-- begin --
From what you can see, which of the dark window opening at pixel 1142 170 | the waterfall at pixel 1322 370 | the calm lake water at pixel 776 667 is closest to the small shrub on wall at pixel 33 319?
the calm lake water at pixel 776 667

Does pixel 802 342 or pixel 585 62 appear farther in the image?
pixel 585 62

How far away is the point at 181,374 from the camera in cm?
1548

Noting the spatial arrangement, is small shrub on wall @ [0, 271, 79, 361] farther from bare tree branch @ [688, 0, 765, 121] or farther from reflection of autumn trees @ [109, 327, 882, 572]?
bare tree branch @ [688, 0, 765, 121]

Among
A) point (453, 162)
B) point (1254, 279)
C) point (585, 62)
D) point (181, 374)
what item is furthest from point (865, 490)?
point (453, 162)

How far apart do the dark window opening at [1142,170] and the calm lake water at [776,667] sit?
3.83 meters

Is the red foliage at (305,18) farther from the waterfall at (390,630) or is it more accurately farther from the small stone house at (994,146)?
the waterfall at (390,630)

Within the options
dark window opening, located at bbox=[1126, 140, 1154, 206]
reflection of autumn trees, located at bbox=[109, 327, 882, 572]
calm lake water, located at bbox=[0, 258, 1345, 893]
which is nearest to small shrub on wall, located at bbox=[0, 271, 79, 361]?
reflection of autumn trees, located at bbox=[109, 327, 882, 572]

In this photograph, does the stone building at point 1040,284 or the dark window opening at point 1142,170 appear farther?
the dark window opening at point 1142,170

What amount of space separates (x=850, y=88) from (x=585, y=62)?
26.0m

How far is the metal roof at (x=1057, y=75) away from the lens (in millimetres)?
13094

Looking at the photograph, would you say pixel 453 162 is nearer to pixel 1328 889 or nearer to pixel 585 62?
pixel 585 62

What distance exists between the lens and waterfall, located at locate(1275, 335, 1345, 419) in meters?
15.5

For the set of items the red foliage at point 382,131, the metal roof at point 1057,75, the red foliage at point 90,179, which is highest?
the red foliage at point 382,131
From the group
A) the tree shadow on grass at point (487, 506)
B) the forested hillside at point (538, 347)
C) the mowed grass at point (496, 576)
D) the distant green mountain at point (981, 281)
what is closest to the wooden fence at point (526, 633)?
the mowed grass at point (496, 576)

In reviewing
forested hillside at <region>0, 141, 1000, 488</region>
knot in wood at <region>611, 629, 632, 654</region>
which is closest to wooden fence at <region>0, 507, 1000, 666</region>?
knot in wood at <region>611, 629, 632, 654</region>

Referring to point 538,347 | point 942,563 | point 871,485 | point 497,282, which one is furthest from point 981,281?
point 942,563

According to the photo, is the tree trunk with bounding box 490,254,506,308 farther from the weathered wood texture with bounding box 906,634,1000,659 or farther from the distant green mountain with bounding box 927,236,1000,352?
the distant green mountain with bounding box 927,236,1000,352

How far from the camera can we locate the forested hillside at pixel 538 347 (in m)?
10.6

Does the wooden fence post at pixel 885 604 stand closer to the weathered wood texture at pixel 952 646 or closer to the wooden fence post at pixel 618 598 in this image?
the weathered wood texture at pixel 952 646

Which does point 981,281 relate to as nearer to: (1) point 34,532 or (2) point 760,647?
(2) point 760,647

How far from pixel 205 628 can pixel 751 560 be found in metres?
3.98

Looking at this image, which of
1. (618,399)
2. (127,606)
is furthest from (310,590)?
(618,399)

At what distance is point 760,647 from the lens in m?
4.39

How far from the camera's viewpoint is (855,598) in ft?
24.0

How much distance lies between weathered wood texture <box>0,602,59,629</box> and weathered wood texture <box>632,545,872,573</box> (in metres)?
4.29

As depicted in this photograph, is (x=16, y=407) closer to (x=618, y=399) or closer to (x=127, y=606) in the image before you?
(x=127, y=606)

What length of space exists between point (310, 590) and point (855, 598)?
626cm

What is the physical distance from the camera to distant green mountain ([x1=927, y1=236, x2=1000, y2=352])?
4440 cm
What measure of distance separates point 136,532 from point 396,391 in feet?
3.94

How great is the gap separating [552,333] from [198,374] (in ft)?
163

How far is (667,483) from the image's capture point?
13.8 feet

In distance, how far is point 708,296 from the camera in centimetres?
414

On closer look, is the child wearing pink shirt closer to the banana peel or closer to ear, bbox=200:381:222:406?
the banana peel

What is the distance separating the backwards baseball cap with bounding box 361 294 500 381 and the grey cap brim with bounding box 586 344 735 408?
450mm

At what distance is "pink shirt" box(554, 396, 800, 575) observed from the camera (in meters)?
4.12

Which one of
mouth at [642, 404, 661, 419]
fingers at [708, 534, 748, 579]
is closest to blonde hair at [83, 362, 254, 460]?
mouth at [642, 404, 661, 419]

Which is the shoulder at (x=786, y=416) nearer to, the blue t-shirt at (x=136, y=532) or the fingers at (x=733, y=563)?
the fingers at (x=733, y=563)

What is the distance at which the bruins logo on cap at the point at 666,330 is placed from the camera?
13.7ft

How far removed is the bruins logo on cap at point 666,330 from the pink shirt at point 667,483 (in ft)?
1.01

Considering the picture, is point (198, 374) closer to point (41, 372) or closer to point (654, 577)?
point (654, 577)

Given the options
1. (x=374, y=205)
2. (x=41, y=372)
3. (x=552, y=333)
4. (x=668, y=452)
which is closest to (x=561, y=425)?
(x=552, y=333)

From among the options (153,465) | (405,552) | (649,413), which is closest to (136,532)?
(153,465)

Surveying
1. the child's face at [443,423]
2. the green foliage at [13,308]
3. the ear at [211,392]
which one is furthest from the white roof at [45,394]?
-- end --
Written exercise:
Look above for the line that holds "camera (in meters)?", then copy it and each line after it exactly, through the last line of the data.

Solved exercise:
At what distance is "pink shirt" box(554, 396, 800, 575) observed from the camera (in meters)?
4.12

Which one of
mouth at [642, 404, 661, 419]
fingers at [708, 534, 748, 579]
is closest to blonde hair at [83, 362, 254, 460]?
mouth at [642, 404, 661, 419]

Which is the shoulder at (x=786, y=416) nearer to, the blue t-shirt at (x=136, y=532) or the fingers at (x=733, y=563)?
the fingers at (x=733, y=563)

What is the distance at which the bruins logo on cap at the point at 666,330 is placed from the camera?
13.7ft

How far removed is the bruins logo on cap at point 666,330 from the pink shirt at point 667,483 (in ft)?
1.01

Considering the picture, is point (198, 374) closer to point (41, 372) or closer to point (654, 577)?
point (654, 577)

Given the options
1. (x=374, y=205)
2. (x=41, y=372)
3. (x=552, y=333)
4. (x=668, y=452)
which is closest to (x=561, y=425)?
(x=552, y=333)

From among the options (153,465) | (405,552) | (649,413), which is closest to (136,532)?
(153,465)

Surveying
1. the child's face at [443,423]
2. the green foliage at [13,308]
3. the ear at [211,392]
which one is furthest from the white roof at [45,394]?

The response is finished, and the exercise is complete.